Health Minister Tyler Shandro, Alberta Health Services President Verna Yiu and Ernst & Young spokesperson John Bethel at the release of the AHS Review Report on Feb. 3 (Photo: Government of Alberta).

Does anyone remember the $2-million “review” of Alberta Health Services by Ernst & Young launched a year ago by the United Conservative Party Government?

Health Minister Tyler Shandro and Alberta Health Services President and CEO Verna Yiu were both on hand to ensure we understood it was an important matter when the initial report of the multinational management-consulting firm based in London, England, was released on Feb. 3 this year.

AUPE Vice President Bonnie Gostola (Photo: Facebook).

The report recommended a broad swath of health care privatization, pay cuts and asset sales that would supposedly save the government of Alberta $2 billion a year.
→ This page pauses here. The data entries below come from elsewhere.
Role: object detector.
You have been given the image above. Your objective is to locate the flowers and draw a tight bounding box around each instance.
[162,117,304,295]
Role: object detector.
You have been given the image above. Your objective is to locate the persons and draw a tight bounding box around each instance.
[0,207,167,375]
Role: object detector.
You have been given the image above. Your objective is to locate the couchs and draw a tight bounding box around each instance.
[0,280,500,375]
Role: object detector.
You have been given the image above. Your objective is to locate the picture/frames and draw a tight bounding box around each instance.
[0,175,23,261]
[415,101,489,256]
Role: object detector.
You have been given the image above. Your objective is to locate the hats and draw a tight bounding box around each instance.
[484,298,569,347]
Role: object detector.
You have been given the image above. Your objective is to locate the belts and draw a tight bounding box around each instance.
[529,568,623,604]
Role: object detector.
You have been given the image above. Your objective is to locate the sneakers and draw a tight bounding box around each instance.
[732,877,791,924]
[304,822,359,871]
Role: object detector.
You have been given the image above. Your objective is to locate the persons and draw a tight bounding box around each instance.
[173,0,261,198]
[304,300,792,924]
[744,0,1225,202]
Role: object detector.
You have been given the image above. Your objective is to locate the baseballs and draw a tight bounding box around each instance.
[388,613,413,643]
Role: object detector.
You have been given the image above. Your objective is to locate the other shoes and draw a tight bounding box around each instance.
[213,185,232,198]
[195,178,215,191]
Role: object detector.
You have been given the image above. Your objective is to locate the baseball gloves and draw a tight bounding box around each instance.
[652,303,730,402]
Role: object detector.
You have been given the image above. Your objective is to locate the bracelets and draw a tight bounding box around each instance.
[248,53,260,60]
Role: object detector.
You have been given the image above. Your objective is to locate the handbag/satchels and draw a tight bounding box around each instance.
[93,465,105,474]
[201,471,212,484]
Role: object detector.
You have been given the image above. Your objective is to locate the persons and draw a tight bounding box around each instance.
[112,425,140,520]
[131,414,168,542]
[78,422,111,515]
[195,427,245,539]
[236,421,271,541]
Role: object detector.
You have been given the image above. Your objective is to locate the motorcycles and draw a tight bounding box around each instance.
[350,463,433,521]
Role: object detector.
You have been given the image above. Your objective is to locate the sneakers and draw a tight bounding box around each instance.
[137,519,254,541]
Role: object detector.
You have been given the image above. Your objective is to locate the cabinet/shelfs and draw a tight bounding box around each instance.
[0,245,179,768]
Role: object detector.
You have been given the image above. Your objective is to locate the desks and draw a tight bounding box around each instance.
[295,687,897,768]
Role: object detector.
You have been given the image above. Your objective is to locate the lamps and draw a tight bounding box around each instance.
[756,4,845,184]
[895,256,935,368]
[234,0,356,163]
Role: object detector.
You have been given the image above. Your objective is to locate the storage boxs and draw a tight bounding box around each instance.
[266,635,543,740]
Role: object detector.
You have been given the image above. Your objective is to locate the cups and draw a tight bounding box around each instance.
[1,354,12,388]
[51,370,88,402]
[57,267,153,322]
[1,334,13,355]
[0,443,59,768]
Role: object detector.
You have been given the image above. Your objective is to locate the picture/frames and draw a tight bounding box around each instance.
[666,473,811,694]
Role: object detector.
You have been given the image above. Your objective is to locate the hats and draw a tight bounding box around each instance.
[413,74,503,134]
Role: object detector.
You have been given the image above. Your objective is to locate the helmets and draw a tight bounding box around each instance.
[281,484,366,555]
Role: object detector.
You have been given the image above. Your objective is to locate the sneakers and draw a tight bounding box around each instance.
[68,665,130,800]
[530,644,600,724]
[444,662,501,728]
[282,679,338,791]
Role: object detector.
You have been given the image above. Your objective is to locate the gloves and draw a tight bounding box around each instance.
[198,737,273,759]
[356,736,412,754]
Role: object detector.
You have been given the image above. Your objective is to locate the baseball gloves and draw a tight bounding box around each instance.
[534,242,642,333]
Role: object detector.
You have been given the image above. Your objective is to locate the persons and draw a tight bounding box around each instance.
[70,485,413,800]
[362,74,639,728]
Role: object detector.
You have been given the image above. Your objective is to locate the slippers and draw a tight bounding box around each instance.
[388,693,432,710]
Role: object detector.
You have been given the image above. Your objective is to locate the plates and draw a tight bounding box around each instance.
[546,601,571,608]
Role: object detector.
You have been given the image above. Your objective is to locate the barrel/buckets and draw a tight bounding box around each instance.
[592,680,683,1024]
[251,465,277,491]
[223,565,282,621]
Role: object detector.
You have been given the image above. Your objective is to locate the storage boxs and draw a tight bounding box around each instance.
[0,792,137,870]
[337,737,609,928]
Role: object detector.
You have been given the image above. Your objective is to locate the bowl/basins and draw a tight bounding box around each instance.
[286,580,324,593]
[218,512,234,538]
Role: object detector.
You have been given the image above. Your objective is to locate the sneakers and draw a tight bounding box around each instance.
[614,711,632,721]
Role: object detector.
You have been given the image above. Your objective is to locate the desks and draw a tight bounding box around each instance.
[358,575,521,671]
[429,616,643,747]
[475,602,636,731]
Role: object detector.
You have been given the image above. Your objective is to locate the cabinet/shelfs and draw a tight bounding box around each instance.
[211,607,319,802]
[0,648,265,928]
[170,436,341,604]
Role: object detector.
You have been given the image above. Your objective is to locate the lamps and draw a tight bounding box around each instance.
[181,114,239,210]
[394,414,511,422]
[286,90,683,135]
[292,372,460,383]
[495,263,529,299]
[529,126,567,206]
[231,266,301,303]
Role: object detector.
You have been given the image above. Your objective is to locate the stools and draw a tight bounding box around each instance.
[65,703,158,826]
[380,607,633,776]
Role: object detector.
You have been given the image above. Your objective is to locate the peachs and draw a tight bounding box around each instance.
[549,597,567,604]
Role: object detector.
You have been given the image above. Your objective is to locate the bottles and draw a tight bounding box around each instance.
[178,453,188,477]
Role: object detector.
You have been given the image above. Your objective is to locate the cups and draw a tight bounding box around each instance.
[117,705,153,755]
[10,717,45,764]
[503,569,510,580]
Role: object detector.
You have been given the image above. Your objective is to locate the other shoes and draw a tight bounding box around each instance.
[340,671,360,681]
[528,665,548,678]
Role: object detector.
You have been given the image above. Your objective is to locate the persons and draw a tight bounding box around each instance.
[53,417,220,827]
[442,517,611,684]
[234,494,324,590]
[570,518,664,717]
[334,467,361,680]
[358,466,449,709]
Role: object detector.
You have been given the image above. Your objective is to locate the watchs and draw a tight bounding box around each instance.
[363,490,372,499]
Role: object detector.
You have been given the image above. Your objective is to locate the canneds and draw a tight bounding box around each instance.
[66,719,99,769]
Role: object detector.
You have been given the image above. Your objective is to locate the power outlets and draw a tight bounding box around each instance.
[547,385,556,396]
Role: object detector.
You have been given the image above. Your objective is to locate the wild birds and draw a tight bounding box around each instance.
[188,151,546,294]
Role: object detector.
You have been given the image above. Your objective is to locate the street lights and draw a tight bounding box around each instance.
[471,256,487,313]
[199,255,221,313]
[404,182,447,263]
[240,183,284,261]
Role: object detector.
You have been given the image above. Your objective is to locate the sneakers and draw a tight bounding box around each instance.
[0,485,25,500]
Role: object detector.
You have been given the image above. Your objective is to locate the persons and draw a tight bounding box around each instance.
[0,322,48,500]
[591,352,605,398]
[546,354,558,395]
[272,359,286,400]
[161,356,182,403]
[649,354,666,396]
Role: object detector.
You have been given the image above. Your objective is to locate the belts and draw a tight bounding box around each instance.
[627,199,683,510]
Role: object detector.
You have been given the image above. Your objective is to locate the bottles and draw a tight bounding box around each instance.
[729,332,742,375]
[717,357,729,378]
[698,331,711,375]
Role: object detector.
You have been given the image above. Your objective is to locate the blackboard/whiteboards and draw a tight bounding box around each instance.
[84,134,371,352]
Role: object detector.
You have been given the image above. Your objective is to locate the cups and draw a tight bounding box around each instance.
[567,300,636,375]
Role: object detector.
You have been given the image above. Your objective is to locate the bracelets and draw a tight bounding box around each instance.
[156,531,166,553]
Quoting discredited sources like the Fraser Institute, Ernst & Young delivered what the government that hired it had clearly wanted: 57 recommendations including privatization of many surgical services, elimination of coverage for others, pay and benefit cuts for public health care workers, and a selloff of publicly owned assets.

In other words, the usual neoliberal mayhem designed to finance huge tax cuts for foreign corporations and local billionaires while degrading public services to the point even more privatization can be justified.

Among the recommended “long-term strategies” on the consultant’s list was elimination of support for surgical “procedures of limited value.” Upon examination, quite a few of these turned out to be “procedures of value to women.” This should have been no surprise, really, given the worldview of the UCP and its leader, Premier Jason Kenney.

Privatization targets included hospital housekeeping, food preparation, security, home care, and — most significantly — the sell-off of two large public long-term care providers, Capital Care in Edmonton and Carewest in Calgary.

Alberta Premier Jason Kenney (Photo: David J. Climenhaga).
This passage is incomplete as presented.